How stress affects the body and ways to de-stress
Stress plays a big part in our daily lives. Most commonly it occurs from work, relationships, family, financial status, health, past experiences and expectations of ourselves.
It’s important to know how long-term stress affects us and how we can reduce our stress levels to decrease these symptoms.
When perceived fear occurs, the hypothalamus releases stress hormones, cortisol and adrenaline, into the body to enable our ‘fight or flight’ response.
It increases your heart and breathing rates to get more oxygenated blood to the important parts of your body, including your muscles to be ready to respond to any danger (which is great for dangerous situations to quickly respond)
Small dosages of stress is good to protect yourself, but if this response lasts longer than needed for survival, and you remain stressed or have a lot of occurrences, it can take a toll on your health.
Chronic stress can affect you emotionally, cognitively, physically and behaviourally.
Each of these 4 aspects affect one another if there are issues with just one of them in your life.
Let’s focus mainly on the physical effects of stress and how to relieve the symptoms.
Physical symptoms of stress include:
- Low energy
- Headaches
- Upset stomach
- Achy, tensed muscles
- Chest pain
- Struggle to sleep (which is important to repair the body and restore brain function)
- Frequent colds and infections
- Loss of sexual desire and/or ability
- Clenched jaw and teeth grinding (which can cause jaw pain (TMJ disorder) and headaches)
Once stress becomes chronic, it can affect the heart by overworking, increasing risk of cardiovascular disease.
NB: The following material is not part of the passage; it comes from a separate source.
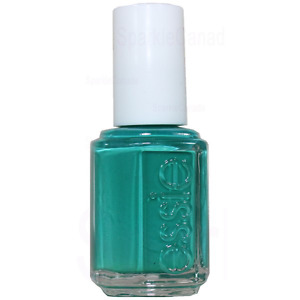 "ESSIE NAIL LACQUER POLISH #901~#1000 New Full Size .46fl oz ""Pick Your Color"""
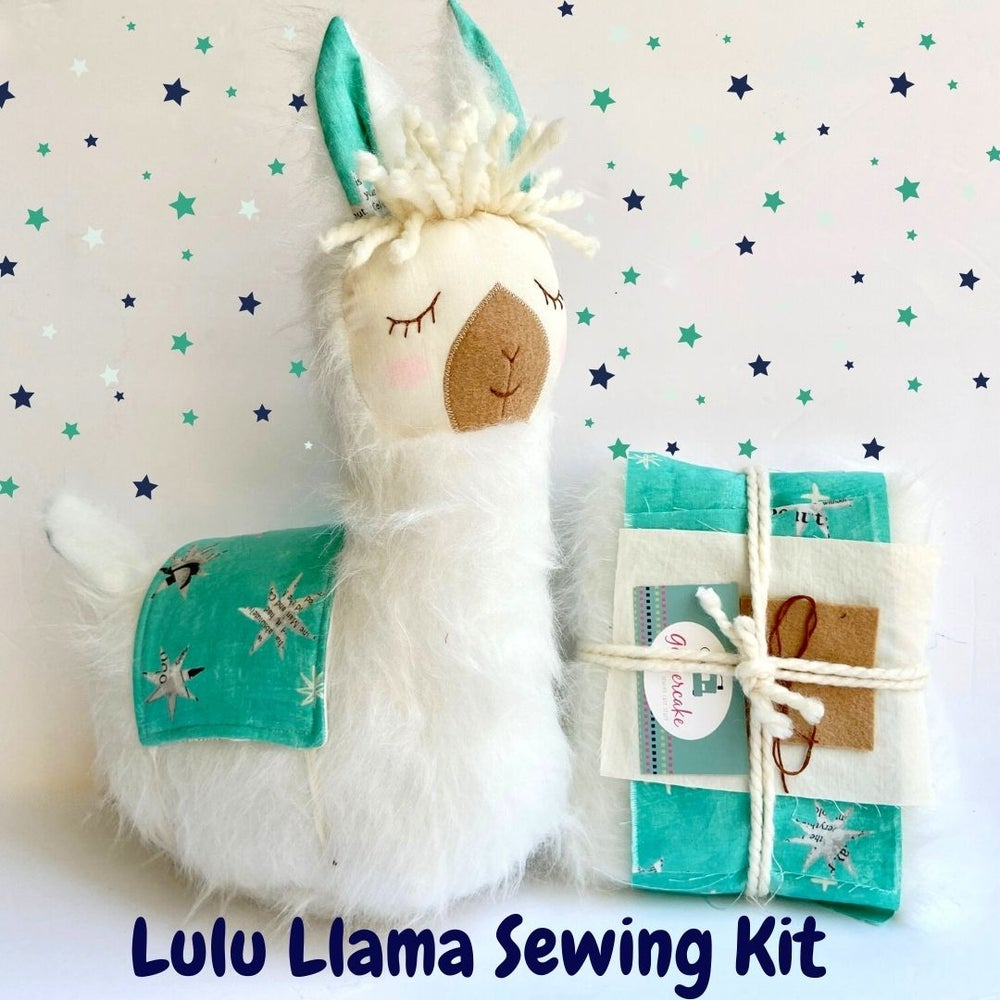 Image of NEW!  Lulu Llama Sewing Kit and PDF Pattern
It can worsen current breathing conditions such as asthma.
It can also affect your digestive system, reproductive system and weaken your immune system.
Risk of diabetes is also increased by the releasement of extra glucose for energy during stress.
Changes in appetite can also occur which can cause physical affects as well.
Some things to try:
- Lavender – sprays, incense and candles (check for allergies): you can use this before you go to sleep, during the day when feeling stressed or at work if allowed
- Sleep – getting a good night’s sleep to heal muscles and mind (I know, easier said than done, but some of these de-stress tips may help your sleep)
- Meditation: during your breaks, before bed or any spare time – you only need 10 minutes!
- Yoga
- Exercise (release those happy hormones!)
- Relaxing music or podcasts
- Write down your to-do lists and things on your mind before you go to bed so you have less on your mind
- Get stuff done that you’ve been putting off, otherwise tomorrow will be more stressful with that thing you still haven’t done
- See a professional, or talk to a trusting friend/family member if you need help managing your situation or a safe place to express your feelings.
- Write down 3 things you’re grateful for to ground yourself. (It can become overwhelming focusing on all of your problems at once)
- Create a schedule; Split up your work load to fit in with the time you have each day and prioritise the important things that will help you de-stress. (Balance is key!)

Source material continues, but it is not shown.